文書抜粋:
リッジアイは、地図、道路、住宅、森林、固定資産、安全保障などのアセットを保有し、その管理や調査に課題を抱える官公庁や企業のニーズに応えるため、「課題を気にせず、衛星画像解析を気軽に試したい」という要望に応える形でRSIAを開発した。
「Ridge SAT Image Analyzer(RSIA)」の特長
- ユーザー自身でオリジナルモデル作成が可能:ユーザー自身で最先端モデルを用いた学習および、評価を行うことができる。この機能により、秘匿性の高いデータを用いたモデル作成、データの特性に合わせたユーザー自身での試行錯誤が可能になる。
- 直感的な操作性:ワンコマンドで解析を実行できるシンプルなインターフェースを採用。専門知識がなくても最先端のAIモデルを活用可能だ。具体的には、ユーザーの入力に応じて、RSIA内で最適な画像分割、衛星画像の前処理や後処理を選択し自動実行する。オリジナルモデルを作成したい場合にも、衛星画像とアノテーションを特定の場所に保管して、ワンコマンド入力するだけで作成できる。
- 柔軟な環境対応:コンテナ技術を用いて構築されているため、クラウド環境、オンプレミスのどちらでもAI解析が可能で、さまざまな導入ニーズに対応できる。セキュリティの厳しい環境下やライセンスの制約下、さらにスケーラビリティが求められる環境下でも、柔軟に対応することが可能だ。

記述課題 1:
RSIAに関する抜粋の内容を二文で要約せよ。
記述課題 2:
RSIAに関する抜粋を、最後の文の後から書き継げ。
このあとのエントリは、RSIAに関する抜粋とは関係がない。

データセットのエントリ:
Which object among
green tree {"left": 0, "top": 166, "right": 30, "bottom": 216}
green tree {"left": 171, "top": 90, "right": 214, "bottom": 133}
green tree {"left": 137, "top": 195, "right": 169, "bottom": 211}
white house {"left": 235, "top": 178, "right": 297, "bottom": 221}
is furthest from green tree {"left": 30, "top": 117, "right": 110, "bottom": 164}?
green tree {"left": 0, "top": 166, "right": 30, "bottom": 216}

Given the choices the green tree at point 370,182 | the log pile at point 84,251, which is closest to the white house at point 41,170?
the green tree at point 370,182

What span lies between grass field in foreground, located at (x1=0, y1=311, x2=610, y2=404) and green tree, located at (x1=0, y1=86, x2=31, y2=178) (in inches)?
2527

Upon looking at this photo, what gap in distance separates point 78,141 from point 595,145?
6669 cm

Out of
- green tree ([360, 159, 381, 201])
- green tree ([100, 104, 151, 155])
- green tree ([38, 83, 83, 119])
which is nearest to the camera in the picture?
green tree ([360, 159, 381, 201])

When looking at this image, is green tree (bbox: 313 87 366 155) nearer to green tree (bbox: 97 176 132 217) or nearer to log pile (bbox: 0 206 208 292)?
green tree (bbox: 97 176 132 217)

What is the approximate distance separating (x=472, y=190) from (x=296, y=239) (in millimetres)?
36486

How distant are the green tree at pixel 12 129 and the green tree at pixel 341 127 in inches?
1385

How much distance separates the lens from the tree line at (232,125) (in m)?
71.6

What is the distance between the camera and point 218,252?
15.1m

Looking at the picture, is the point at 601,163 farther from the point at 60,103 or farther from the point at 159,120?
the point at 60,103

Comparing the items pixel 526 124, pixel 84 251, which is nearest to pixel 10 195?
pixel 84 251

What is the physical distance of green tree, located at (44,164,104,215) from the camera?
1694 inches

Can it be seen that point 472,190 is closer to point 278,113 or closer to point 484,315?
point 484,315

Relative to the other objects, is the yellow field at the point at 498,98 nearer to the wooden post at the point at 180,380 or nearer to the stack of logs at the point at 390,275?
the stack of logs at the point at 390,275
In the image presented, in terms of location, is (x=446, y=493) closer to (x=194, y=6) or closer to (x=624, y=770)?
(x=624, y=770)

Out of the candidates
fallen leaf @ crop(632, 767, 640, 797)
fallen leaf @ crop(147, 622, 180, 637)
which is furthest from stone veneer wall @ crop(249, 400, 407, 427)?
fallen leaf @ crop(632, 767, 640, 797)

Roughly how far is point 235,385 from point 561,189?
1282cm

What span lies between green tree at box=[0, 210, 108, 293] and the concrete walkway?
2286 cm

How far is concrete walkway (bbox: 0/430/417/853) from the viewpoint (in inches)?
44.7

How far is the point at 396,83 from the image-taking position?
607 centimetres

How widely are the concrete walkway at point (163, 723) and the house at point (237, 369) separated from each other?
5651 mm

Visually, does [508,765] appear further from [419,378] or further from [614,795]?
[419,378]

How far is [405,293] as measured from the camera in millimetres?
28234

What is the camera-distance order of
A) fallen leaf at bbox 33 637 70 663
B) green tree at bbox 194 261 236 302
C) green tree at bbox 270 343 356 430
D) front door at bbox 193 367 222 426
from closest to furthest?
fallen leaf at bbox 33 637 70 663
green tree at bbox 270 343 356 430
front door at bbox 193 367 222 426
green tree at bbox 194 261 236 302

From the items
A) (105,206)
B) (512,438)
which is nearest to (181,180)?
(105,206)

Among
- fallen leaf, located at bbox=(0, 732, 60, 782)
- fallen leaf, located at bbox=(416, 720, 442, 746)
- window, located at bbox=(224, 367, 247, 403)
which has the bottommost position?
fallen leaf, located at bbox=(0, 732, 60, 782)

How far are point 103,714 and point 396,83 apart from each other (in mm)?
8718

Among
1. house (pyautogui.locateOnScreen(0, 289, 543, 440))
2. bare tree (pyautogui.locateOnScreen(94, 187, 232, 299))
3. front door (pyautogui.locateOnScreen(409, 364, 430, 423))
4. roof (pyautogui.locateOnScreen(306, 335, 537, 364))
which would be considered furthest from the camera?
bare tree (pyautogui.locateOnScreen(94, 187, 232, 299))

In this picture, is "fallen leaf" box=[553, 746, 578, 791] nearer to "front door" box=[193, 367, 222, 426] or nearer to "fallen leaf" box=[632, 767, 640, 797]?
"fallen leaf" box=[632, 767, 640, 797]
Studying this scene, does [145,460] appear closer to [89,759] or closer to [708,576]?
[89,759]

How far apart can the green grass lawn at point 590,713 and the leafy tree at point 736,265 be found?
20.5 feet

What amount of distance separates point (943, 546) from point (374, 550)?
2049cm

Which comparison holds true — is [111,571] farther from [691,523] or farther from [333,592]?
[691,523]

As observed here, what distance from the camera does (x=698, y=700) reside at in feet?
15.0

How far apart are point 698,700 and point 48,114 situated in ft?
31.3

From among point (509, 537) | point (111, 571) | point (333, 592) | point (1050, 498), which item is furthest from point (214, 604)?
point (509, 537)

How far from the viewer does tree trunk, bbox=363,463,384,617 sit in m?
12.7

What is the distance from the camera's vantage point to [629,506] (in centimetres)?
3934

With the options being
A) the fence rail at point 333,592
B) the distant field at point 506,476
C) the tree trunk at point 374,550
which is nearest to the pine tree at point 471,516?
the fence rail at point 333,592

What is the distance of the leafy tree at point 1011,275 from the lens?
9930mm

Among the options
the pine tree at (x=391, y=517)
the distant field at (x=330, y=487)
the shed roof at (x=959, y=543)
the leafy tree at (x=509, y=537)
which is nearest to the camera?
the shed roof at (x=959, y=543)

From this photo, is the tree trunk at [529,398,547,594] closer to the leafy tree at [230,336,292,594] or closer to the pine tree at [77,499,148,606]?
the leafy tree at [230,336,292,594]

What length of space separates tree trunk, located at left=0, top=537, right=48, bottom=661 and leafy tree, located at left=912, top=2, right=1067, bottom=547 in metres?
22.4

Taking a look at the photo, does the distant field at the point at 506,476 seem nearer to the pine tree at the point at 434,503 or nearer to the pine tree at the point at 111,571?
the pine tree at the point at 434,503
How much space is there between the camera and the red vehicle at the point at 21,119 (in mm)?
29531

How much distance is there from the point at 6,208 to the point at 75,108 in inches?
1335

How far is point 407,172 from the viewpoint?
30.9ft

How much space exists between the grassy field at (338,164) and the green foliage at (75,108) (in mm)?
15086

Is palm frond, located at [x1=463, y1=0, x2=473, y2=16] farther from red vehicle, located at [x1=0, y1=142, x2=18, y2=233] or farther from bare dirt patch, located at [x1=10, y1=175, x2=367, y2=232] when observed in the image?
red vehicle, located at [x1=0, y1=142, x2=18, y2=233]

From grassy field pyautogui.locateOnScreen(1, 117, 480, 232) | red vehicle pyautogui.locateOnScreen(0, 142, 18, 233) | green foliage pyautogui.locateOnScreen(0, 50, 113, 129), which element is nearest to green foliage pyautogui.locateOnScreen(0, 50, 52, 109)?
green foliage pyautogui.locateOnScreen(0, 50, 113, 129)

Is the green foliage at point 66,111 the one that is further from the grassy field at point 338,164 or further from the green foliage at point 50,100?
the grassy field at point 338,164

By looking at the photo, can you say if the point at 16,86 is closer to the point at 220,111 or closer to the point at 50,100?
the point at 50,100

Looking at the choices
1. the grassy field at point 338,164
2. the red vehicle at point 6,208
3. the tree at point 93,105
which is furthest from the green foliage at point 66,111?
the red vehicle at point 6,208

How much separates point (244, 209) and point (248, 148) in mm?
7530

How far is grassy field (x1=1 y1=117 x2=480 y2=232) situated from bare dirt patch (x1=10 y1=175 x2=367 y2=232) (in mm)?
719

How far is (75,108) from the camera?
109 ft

記述回答 1:
リッジアイは、さまざまなアセットの管理や調査に課題を抱える官公庁や企業の「課題を気にせず、衛星画像解析を気軽に試したい」という要望に応えてRSIAを開発した。RSIAの特長は、ユーザー自身でオリジナルモデルを作成できること、ワンコマンドで解析を実行できる直感的な操作性、コンテナ技術によってクラウドとオンプレミスのどちらでも解析できる柔軟な環境対応である。

記述回答 2:
- 幅広い衛星データ対応:通常の光学衛星画像だけでなく、近赤外線やSAR画像(Synthetic Aperture Radar)など、多様なデータ形式に対応。天候など異なる条件で撮影された画像間の一貫性を保つための自動前処理機能も搭載している。
- スケーラブルなシステム:Dockerベースの構築により、小規模から大規模な解析まで柔軟に対応。これにより、ユーザーのニーズの変化や、解析対象の拡大にも迅速に対応可能であり、システムへの連結も容易だ。
想定する利用シーン(例)
- 物体検出:ソーラーパネルや車両・船舶の検出を通じて、エネルギー政策立案や安全保障に貢献。
- 土地分類:都市部、農地、森林などの土地利用を自動分類し、都市計画や農業政策に応用。
- 変化検出:森林伐採や地図更新、農地異常検知など、環境保護や更新業務を効率化。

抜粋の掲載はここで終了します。